Data records
▼

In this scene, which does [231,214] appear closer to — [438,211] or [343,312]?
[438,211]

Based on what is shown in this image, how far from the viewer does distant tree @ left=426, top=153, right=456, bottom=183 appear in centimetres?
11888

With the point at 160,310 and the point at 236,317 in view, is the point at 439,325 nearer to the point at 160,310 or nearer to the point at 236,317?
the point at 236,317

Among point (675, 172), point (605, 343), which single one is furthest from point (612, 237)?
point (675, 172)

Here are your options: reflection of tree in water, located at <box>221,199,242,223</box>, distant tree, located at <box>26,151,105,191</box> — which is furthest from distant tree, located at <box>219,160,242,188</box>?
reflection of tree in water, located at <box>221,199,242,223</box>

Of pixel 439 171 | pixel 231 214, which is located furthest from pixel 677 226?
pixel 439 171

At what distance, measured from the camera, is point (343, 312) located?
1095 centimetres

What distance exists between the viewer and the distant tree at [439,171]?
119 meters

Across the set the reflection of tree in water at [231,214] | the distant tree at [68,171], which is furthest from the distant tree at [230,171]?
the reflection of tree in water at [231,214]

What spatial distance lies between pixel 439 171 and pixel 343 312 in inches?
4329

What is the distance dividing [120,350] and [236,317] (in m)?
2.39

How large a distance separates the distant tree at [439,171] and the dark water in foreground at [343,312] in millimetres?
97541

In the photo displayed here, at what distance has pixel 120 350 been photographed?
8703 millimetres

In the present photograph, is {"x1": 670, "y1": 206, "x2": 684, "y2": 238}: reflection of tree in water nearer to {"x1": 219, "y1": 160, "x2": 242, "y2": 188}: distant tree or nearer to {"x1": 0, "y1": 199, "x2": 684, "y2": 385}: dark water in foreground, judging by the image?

▲

Output every line of the records above as a JSON list of strings, with one string per line and blank lines omitted.

[
  "In this scene, which does [231,214] appear closer to — [438,211] or [343,312]?",
  "[438,211]",
  "Based on what is shown in this image, how far from the viewer does distant tree @ left=426, top=153, right=456, bottom=183 appear in centimetres?",
  "11888",
  "With the point at 160,310 and the point at 236,317 in view, is the point at 439,325 nearer to the point at 160,310 or nearer to the point at 236,317?",
  "the point at 236,317",
  "Among point (675, 172), point (605, 343), which single one is furthest from point (612, 237)?",
  "point (675, 172)",
  "Here are your options: reflection of tree in water, located at <box>221,199,242,223</box>, distant tree, located at <box>26,151,105,191</box> — which is furthest from distant tree, located at <box>219,160,242,188</box>?",
  "reflection of tree in water, located at <box>221,199,242,223</box>",
  "Of pixel 439 171 | pixel 231 214, which is located furthest from pixel 677 226?",
  "pixel 439 171",
  "At what distance, measured from the camera, is point (343, 312) located?",
  "1095 centimetres",
  "What distance exists between the viewer and the distant tree at [439,171]?",
  "119 meters",
  "Across the set the reflection of tree in water at [231,214] | the distant tree at [68,171], which is furthest from the distant tree at [230,171]?",
  "the reflection of tree in water at [231,214]",
  "What spatial distance lies between pixel 439 171 and pixel 343 312 in inches?",
  "4329",
  "What is the distance dividing [120,350] and [236,317] (in m)?",
  "2.39",
  "How large a distance separates the distant tree at [439,171] and the dark water in foreground at [343,312] in millimetres?",
  "97541",
  "In the photo displayed here, at what distance has pixel 120 350 been photographed?",
  "8703 millimetres",
  "In the present photograph, is {\"x1\": 670, \"y1\": 206, \"x2\": 684, \"y2\": 238}: reflection of tree in water nearer to {\"x1\": 219, \"y1\": 160, \"x2\": 242, \"y2\": 188}: distant tree or nearer to {\"x1\": 0, \"y1\": 199, \"x2\": 684, \"y2\": 385}: dark water in foreground, judging by the image?"
]